The trip was funded and arranged by the Rhinose Foundation.

Thao said she hopes through reports from the trip, the National Assembly member will have an influence in helping to strengthen law enforcement when it comes to prosecuting offenders.

Last week, the deputy chief of Vietnam's environmental police said only five people have been arrested in Vietnam for smuggling wildlife this year.

Suspects face a jail sentence of between five and seven years.

She said the consumption of rhino horn in Vietnam is primary limited to a small group of wealthy people.

At present, 100 grams of rhino horn costs about R50,000 in Vietnam.

This has made the rare commodity a symbol of status amongst the country's affluent class.

Thao said the organisation works with members of the public to try and raise awareness and attempt to discard the widely held belief that rhino horn contains medicinal properties.

She said through these campaigns, the organisation has already seen a marked difference.

"We work with the public and we can see the difference between traditional thinking about rhino horn consumption and modern thinking.
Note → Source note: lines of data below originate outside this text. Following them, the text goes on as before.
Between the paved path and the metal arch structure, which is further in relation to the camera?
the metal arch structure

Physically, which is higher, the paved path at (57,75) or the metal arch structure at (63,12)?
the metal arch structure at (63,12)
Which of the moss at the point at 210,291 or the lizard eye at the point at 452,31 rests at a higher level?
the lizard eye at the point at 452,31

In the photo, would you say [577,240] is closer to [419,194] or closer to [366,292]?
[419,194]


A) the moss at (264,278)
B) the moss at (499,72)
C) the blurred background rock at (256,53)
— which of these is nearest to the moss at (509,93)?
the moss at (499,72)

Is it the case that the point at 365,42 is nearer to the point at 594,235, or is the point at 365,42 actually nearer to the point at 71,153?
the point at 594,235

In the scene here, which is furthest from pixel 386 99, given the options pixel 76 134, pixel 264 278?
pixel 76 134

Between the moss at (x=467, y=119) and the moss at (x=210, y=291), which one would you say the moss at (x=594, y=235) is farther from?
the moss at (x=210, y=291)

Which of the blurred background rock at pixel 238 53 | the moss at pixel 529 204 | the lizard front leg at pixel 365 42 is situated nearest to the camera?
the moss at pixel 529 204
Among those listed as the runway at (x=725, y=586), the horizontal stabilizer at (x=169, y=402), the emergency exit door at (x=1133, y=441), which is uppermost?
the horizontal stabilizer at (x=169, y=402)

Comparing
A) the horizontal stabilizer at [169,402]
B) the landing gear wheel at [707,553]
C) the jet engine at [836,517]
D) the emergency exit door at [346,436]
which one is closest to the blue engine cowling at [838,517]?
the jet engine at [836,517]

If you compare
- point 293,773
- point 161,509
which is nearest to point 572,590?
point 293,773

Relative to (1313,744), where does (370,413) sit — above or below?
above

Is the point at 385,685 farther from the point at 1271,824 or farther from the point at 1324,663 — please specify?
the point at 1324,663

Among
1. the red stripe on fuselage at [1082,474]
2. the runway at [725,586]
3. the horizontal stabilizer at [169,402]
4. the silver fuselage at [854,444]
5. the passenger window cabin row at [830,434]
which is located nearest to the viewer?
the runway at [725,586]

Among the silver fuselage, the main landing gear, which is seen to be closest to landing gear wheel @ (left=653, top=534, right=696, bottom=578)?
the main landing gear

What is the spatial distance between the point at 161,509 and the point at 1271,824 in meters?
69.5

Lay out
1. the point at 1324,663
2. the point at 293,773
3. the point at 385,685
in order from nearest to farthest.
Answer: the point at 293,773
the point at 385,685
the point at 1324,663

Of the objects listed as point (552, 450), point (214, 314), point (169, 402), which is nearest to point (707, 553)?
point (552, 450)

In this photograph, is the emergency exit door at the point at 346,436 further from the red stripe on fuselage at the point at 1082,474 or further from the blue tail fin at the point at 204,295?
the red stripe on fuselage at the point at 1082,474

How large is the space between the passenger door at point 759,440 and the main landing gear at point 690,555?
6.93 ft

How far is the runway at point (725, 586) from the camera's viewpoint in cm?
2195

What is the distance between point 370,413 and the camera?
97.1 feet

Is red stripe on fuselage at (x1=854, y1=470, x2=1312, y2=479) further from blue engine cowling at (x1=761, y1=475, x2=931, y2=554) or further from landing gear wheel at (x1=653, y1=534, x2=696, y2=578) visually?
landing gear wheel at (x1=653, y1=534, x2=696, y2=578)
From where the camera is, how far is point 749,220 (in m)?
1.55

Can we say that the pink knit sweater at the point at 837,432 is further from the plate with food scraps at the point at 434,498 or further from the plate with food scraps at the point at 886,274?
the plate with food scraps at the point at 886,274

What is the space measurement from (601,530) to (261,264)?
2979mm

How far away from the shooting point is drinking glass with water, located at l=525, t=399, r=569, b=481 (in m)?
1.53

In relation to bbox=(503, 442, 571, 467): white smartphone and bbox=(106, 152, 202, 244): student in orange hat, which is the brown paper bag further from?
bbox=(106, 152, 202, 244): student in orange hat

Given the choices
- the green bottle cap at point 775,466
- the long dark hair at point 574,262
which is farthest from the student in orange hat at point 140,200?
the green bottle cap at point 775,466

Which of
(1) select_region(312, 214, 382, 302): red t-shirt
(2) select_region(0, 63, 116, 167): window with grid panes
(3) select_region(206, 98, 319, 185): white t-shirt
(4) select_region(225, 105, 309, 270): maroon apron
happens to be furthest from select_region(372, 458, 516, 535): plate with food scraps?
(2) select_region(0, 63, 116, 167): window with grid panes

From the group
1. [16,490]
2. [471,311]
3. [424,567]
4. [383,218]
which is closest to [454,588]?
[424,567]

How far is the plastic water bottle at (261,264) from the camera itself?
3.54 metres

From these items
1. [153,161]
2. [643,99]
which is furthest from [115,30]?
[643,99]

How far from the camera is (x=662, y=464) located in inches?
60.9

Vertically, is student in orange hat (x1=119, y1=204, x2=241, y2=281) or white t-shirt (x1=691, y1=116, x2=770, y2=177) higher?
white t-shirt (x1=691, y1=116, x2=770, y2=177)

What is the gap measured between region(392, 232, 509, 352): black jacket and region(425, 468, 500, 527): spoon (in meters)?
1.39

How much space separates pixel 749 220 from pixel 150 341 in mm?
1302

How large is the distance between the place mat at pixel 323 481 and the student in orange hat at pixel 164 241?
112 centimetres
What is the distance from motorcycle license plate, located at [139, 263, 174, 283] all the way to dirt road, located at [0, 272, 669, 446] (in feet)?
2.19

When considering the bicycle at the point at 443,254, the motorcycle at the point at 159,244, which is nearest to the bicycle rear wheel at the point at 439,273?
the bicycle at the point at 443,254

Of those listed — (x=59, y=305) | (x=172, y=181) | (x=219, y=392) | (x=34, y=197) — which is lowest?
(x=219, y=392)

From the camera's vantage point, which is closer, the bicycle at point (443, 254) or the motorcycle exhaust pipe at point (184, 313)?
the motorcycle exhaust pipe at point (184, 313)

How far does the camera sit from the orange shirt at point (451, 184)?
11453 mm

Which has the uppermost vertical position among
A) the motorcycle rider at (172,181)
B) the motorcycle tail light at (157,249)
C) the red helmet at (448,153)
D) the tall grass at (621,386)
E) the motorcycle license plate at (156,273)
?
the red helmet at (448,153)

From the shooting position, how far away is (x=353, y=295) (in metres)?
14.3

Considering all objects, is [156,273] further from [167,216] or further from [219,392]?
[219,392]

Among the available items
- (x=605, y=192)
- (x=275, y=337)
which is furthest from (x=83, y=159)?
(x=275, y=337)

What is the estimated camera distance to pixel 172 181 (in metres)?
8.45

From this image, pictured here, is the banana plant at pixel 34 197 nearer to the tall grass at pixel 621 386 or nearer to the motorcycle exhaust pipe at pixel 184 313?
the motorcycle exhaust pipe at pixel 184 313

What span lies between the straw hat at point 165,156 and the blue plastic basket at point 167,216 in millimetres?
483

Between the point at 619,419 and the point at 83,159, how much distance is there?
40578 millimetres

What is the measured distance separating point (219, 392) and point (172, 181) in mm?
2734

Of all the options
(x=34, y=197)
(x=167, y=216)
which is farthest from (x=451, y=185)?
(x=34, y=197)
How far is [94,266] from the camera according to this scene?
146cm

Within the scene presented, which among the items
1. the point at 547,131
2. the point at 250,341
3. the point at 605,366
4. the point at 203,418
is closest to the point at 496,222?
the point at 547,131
The majority care about rhino and that's why we have come to South Africa."

Thao said she hopes an even stronger message will be sent after this trip, particularly because of the influential people who took part in the mission.

She added that through the use of other mediums such as radio and television, the group hopes it can make an even bigger impact in terms of dispelling traditional beliefs.

Thao also said the organisation has campaigns that try and create awareness to stop the consumption of tiger bone and bear bile, which are also widespread in Vietnam.

Since the beginning of the year, poachers have killed more than 500 rhino in South Africa.

More than 360 rhino poaching incidents were reported in Kruger National Park alone.